Towards real-time fall detection with lightweight vision-based networks
摘要
In vision-based elderly fall detection, complex backgrounds, occluded body regions, scale variations, and redundant feature computation can lead to missed detections, false detections, and reduced inference efficiency. This study presents FallLite-YOLO, a lightweight detector built on the YOLOv11n architecture for real-time elderly fall detection.

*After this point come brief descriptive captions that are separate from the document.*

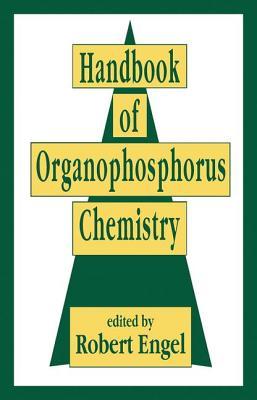 Handbook of Organophosphorus Chemistry - Engel, Robert (Editor)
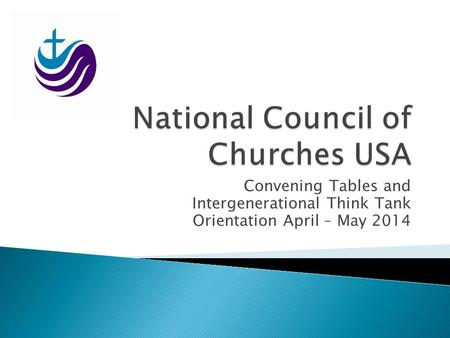 Convening Tables and Intergenerational Think Tank Orientation April – May 2014.
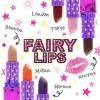FAIRY LIPS by FAIRY FANATIC แค่เปลี่ยนสีก็เปลี่ยนคุณได้ใน10วินาที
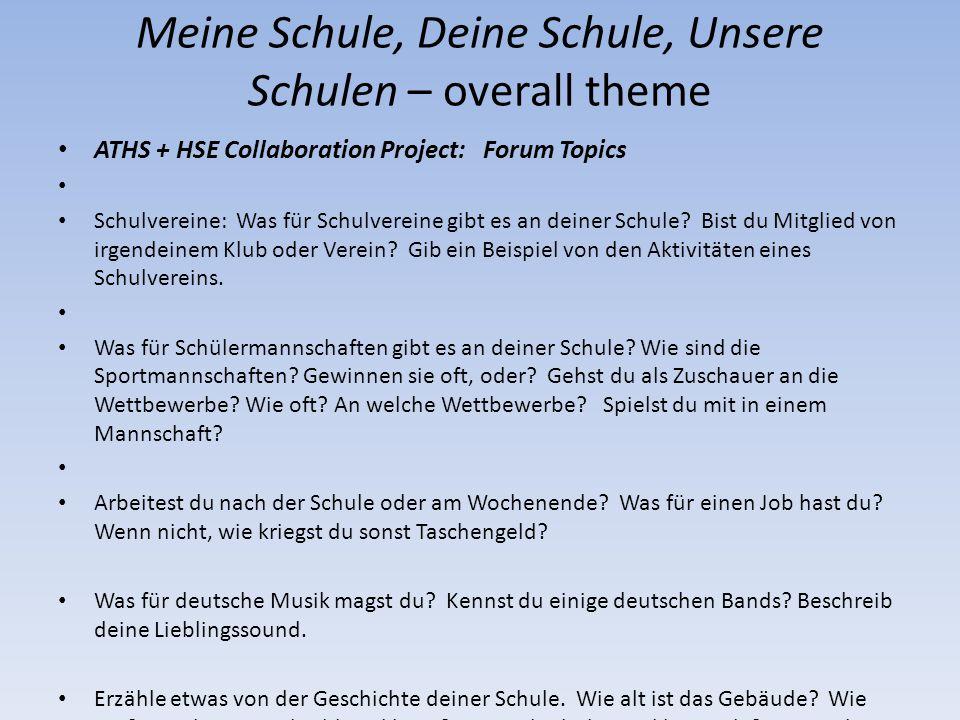 Meine Schule, Deine Schule, Unsere Schulen – overall theme ATHS + HSE Collaboration Project: Forum Topics Schulvereine: Was für Schulvereine gibt es an deiner Schule.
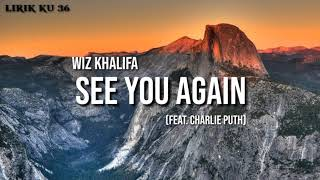 SEE YOU AGAIN Wiz khalifa (feat.Charlie puth) lirik lagu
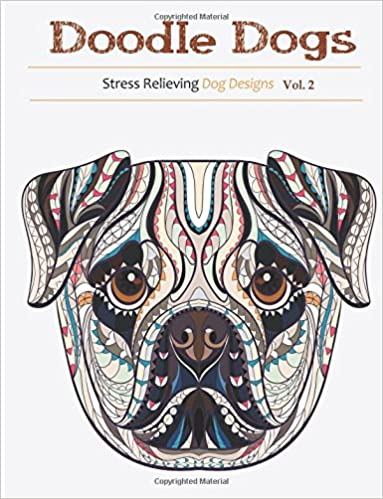 doodle dogs coloring books for grownups featuring over 30 stress relieving dogs designs volume 1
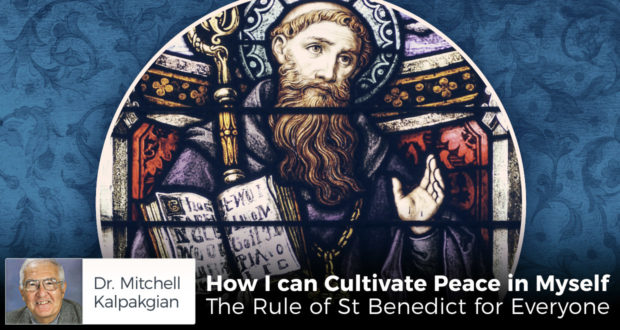 How I can Cultivate Peace in Myself- The Rule of St Benedict for Everyone - by Dr. Mitchell Kalpakgian
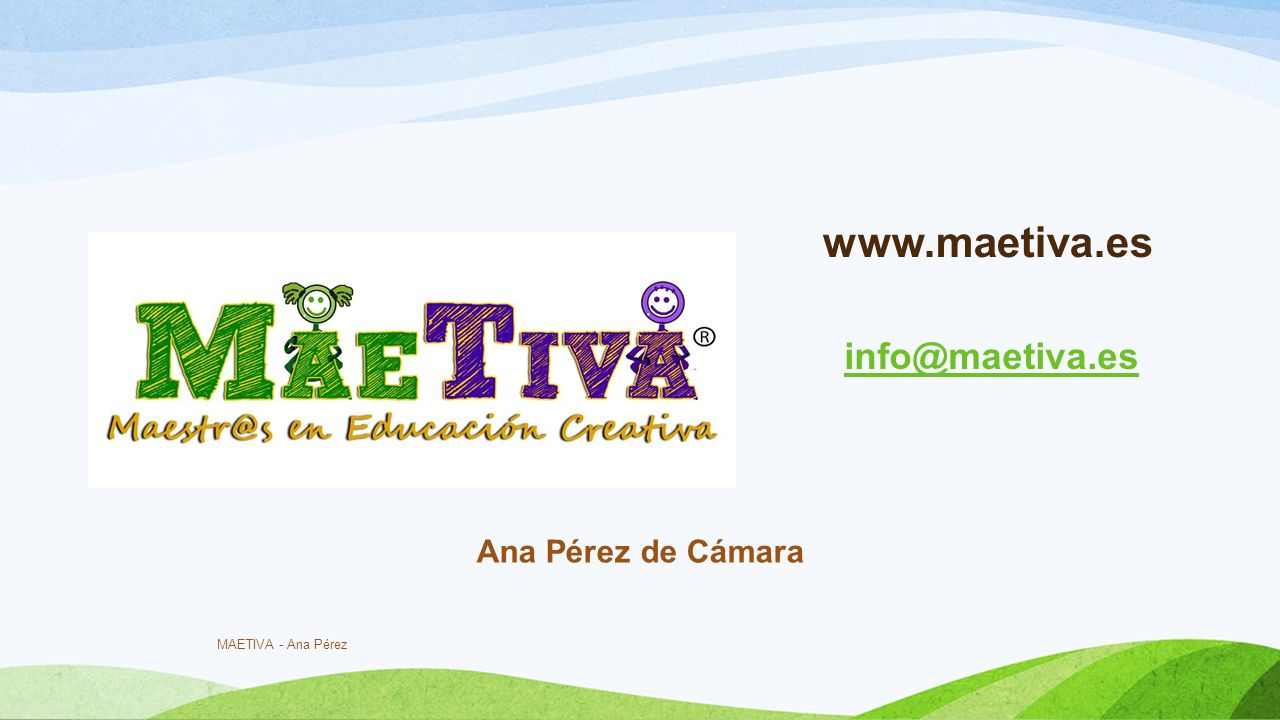 www.maetiva.es info@maetiva.es Ana Pérez de Cámara MAETIVA - Ana Pérez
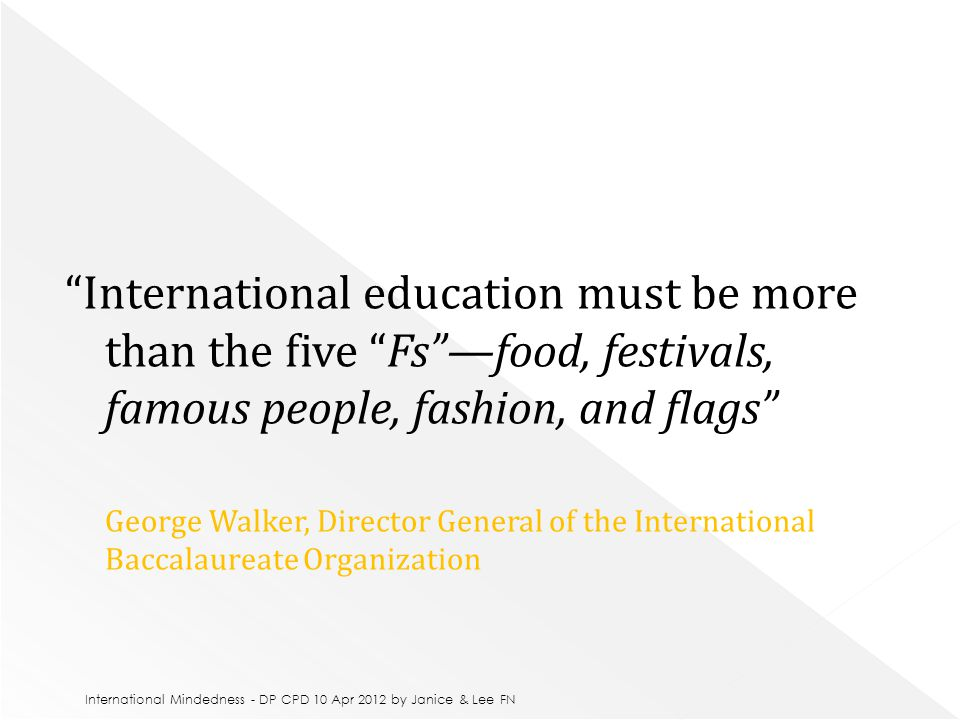 International education must be more than the five Fs —food, festivals, famous people, fashion, and flags George Walker, Director General of the International Baccalaureate Organization International Mindedness - DP CPD 10 Apr 2012 by Janice & Lee FN
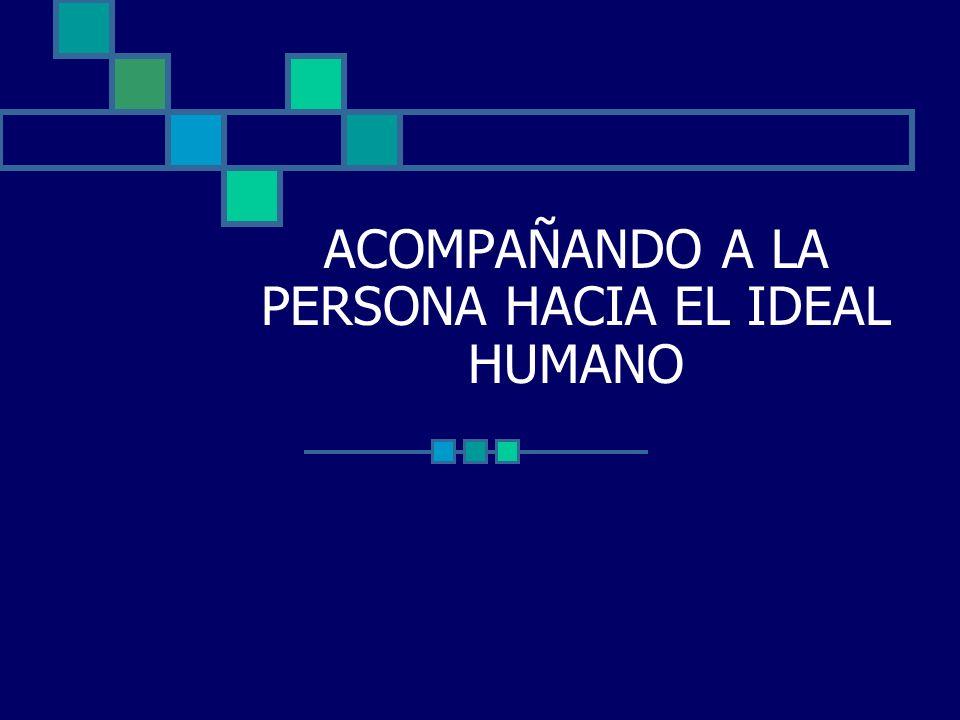 ACOMPAÑANDO A LA PERSONA HACIA EL IDEAL HUMANO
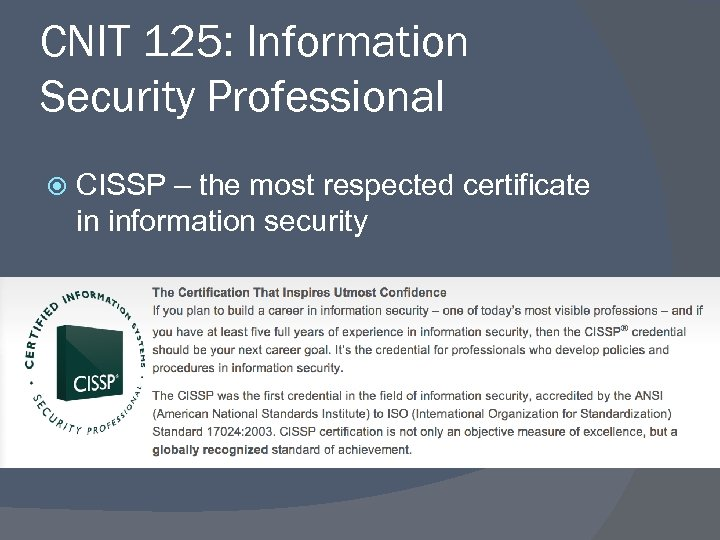 CNIT 125: Information Security Professional CISSP – the most respected certificate in information security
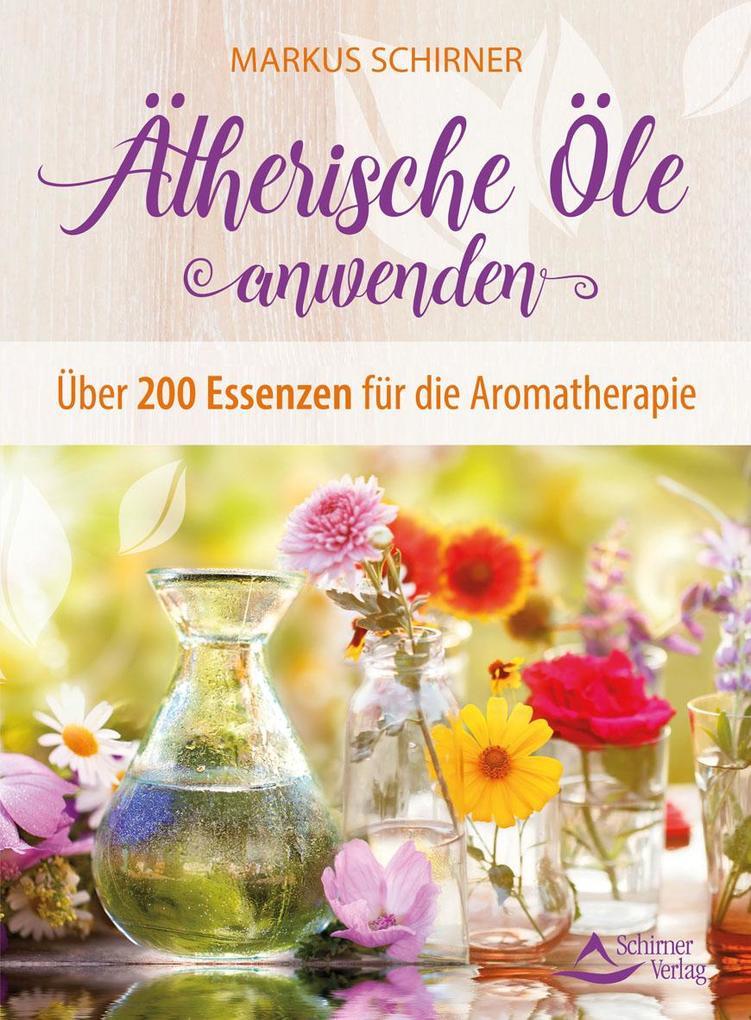 Ätherische Öle anwenden als Buch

First, C3K2-SimAM, a three-dimensional neuron attention module, is introduced into the proposed network through a parameter-free attention formulation. This module enhances the separability between fall-related features and background clutter, thereby reducing missed and false detections. Second, BiFPN-ECA, a multi-scale feature fusion attention module, is incorporated to perform bidirectional cross-scale fusion and local channel attention calibration. This design improves the model’s ability to capture fall-related features across different image scales. In addition, GhostNetV2 is adopted as a lightweight backbone to reduce redundant feature computation while preserving effective feature representation. Experimental results show that, compared with YOLOv11n, FallLite-YOLO improves mAP@0.5 by 3.07%, while reducing the number of parameters and FLOPs by 31.67% and 12.12%, respectively. FallLite-YOLO also improves FPS by 7.44% on the tested GPU-equipped workstation, indicating better real-time inference efficiency at the workstation level.